Brief
In the Bosnia travel thread, which river does the Latin Bridge in Sarajevo cross?

Provided text
____
# An adventure in Bosnia



## merlin (Aug 17, 2017)

Bosnia is the first country we have visited where we felt genuinely sad to leave, it's partly down to the amazing scenery and natural beauty of the place, but also the people who are the most friendly, warm and helpful we have ever come across, nothing was too much trouble. 
If you ever get the chance to visit a European country I would recommend Bosnia as a first choice, it has nature good food and an interesting history with many ancient sites.

Evidently the terrible war in the '90s meant that every Bosnian has experienced or has a connection to someone who died in that war. There are cemeteries everywhere with hundreds of tombstones with the date of death 1992/5, and ages from young children to 90 year olds. 
There are bombed and burnt out buildings in most of the towns supported by rusty scaffolding, but no money to rebuild or even demolish. Though this must perpetuate a wave of sadness in the population, life goes on and I guess healing will slowly come to pass. 

The climate is basically Mediterranean to continental with warm summers and cold winters in the north....

A couple of photos I took from our apartment bedroom window on the first morning in Sarajevo...












​


----------



## merlin (Aug 17, 2017)

This is the famous 16th century Latin Bridge in Sarajevo, where Archduke Franz Ferdinand was assassinated in 1914.

_Latin Bridge is an Ottoman bridge over the river Miljacka in Sarajevo, Bosnia and Herzegovina. The northern end of the bridge was the site of the assassination of Archduke Franz Ferdinand of Austria by Gavrilo Princip in 1914, which resulted in World War I.






​_


----------



## merlin (Aug 17, 2017)

*Tekke in Blagaj*

We drove to this place while staying in Mostar in the south of Bosnia, it's in an amazing setting, built into the cliffs above the cave where the source of the river Buna pours from.... the whole area had a gentle spiritual atmosphere about it.......

www.blagajtekija.ba/

_Tekke on the Buna in Blagaj is an important monument of the early Ottoman period in Bosnia and Herzegovina. It is a place where, by special ritual, the dervishes performed – and perform today – Zikr (praising God). 

The architectural ensemble of the Blagaj Tekke (a Sufi lodge) stands by the source of the Buna river, not far from the centre of Blagaj. The musafirhana (guest house) and türbe (mausoleum) are tucked into the natural surroundings, constituting a single entity with the cliffs, source of the Buna river and mills. The musafirhana of the Blagaj tekke and the türbe have been preserved to this day. The ensemble of the Blagaj Tekke was built very soon after Ottoman rule in was established in Herzegovina, in 1446.




















































Some of the staff





*
The interior.....Lisa my partner suitably dressed in the provided cover up wrap around skirt, jeans/pants are not allowed uncovered.*
















































​_


----------



## RadishRose (Aug 17, 2017)

merlin said:


> This is the famous 16th century Latin Bridge in Sarajevo, where Archduke Franz Ferdinand was assassinated in 1914.
> 
> _Latin Bridge is an Ottoman bridge over the river Miljacka in Sarajevo, Bosnia and Herzegovina. The northern end of the bridge was the site of the assassination of Archduke Franz Ferdinand of Austria by Gavrilo Princip in 1914, which resulted in World War I.
> 
> ...



Hi Merlin,

Thanks for the beautiful pics of Bosnia.


----------



## merlin (Aug 17, 2017)

They are great red meat eaters most of it is virtually raw  



  The traditional dish is rolled minced meat in a bread and called Ćevapi we had it a couple of times, this one had a lovely sauce based on peppers I think.....

_Ćevapi 
Bosnian kebabs: small grilled meat sausages made of lamb and beef mix; served with onions, sour cream, ajvar and Bosnian pita bread (somun)





​_


----------



## Pam (Aug 18, 2017)

Thanks, Merlin. Very enjoyable viewing and reading.


----------



## hollydolly (Aug 18, 2017)

Merlin mi amigo .... beautiful photos..we've seen before of course elsewhere but never tire of seeing ..


----------



## Katybug (Aug 20, 2017)

Your travels are places I have never imagined going, but your pix make me want to.  Again, thank you for sharing.


----------



## SeaBreeze (Aug 20, 2017)

Great photos!


----------
____
Available data
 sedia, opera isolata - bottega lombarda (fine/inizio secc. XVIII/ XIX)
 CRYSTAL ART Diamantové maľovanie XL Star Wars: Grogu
____
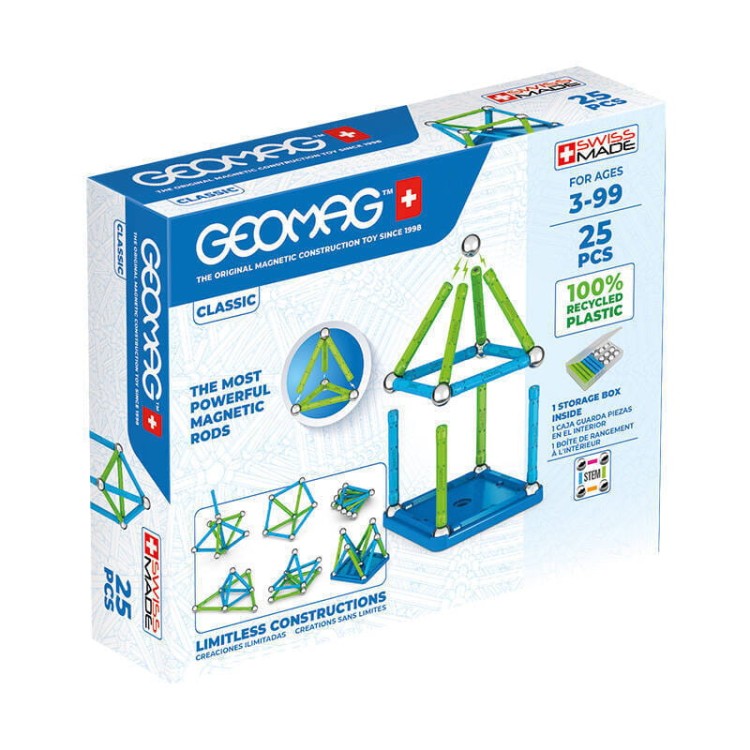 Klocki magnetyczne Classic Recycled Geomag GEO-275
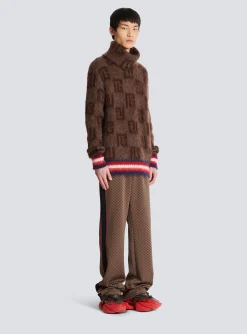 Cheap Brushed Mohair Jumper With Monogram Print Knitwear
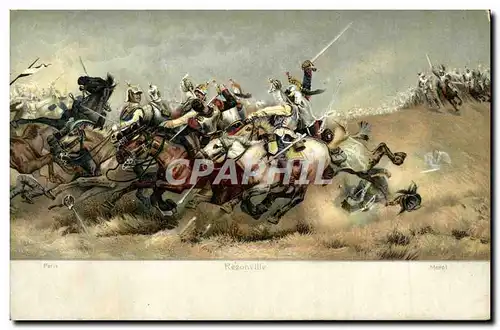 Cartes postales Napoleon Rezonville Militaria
____
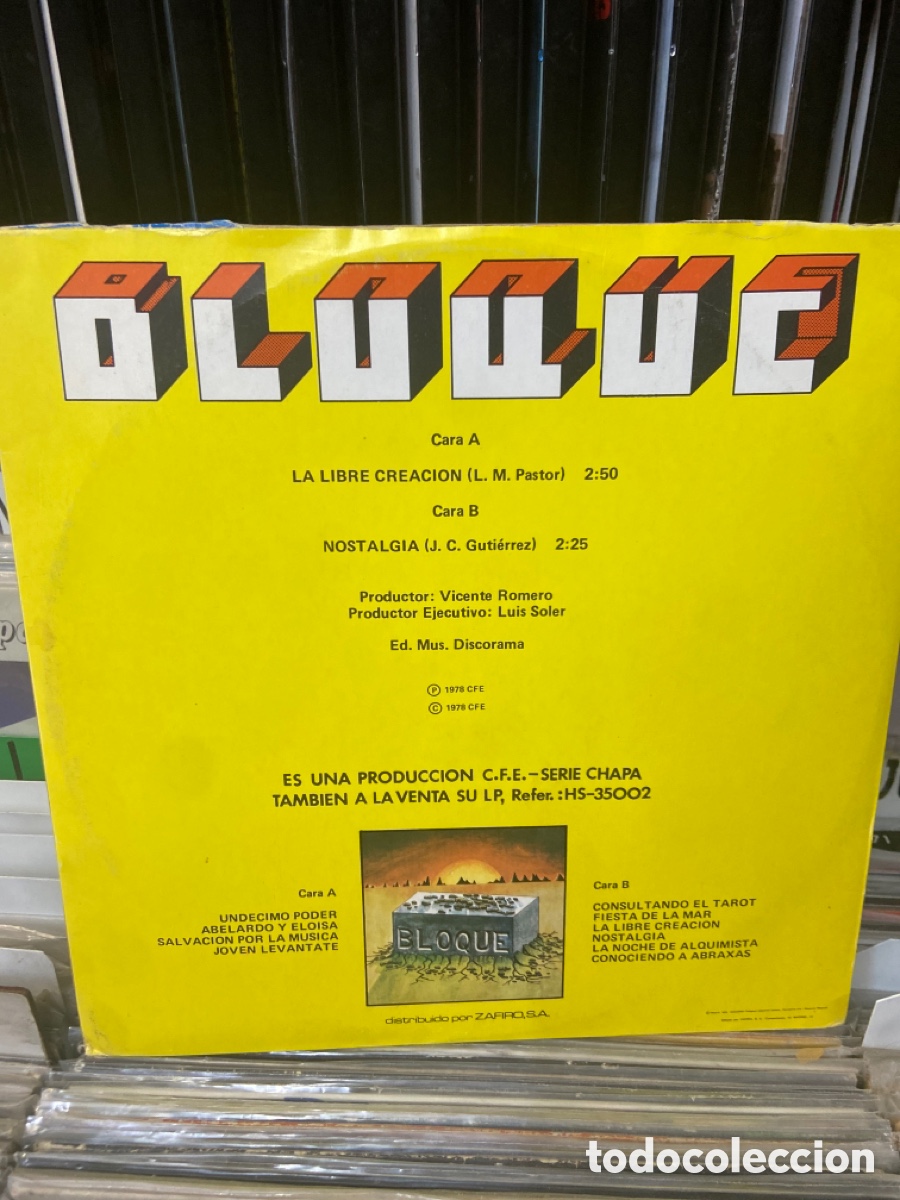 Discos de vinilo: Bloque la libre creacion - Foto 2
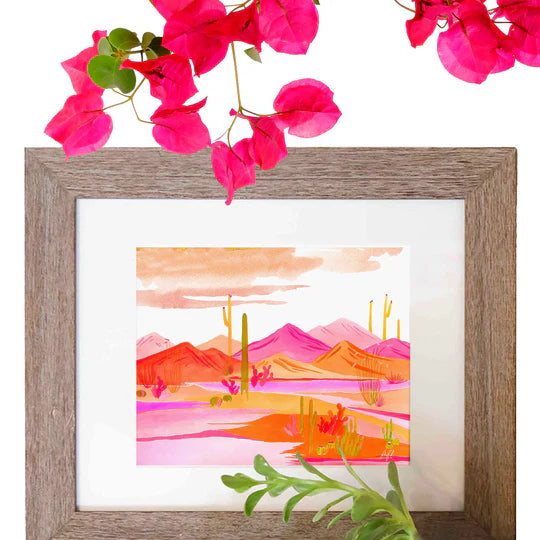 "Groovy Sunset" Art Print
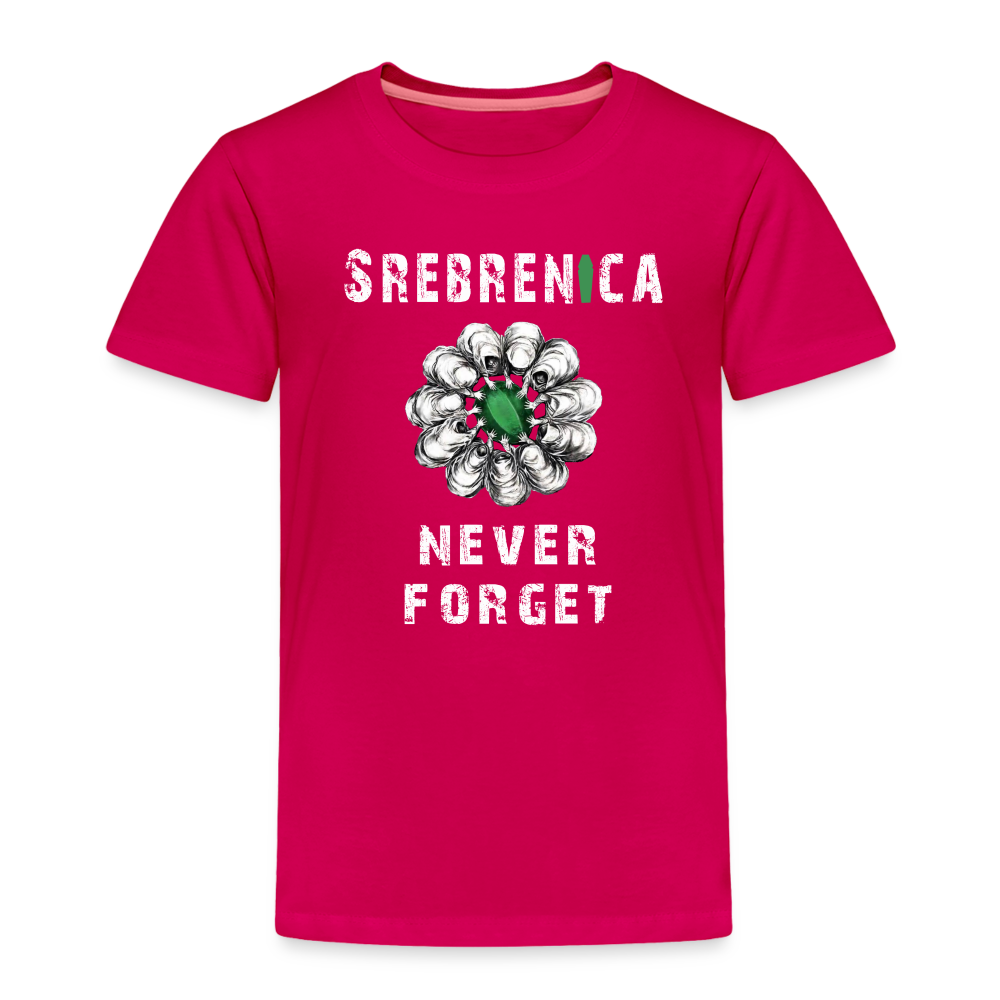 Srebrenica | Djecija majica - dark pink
____
Response box
The Miljacka.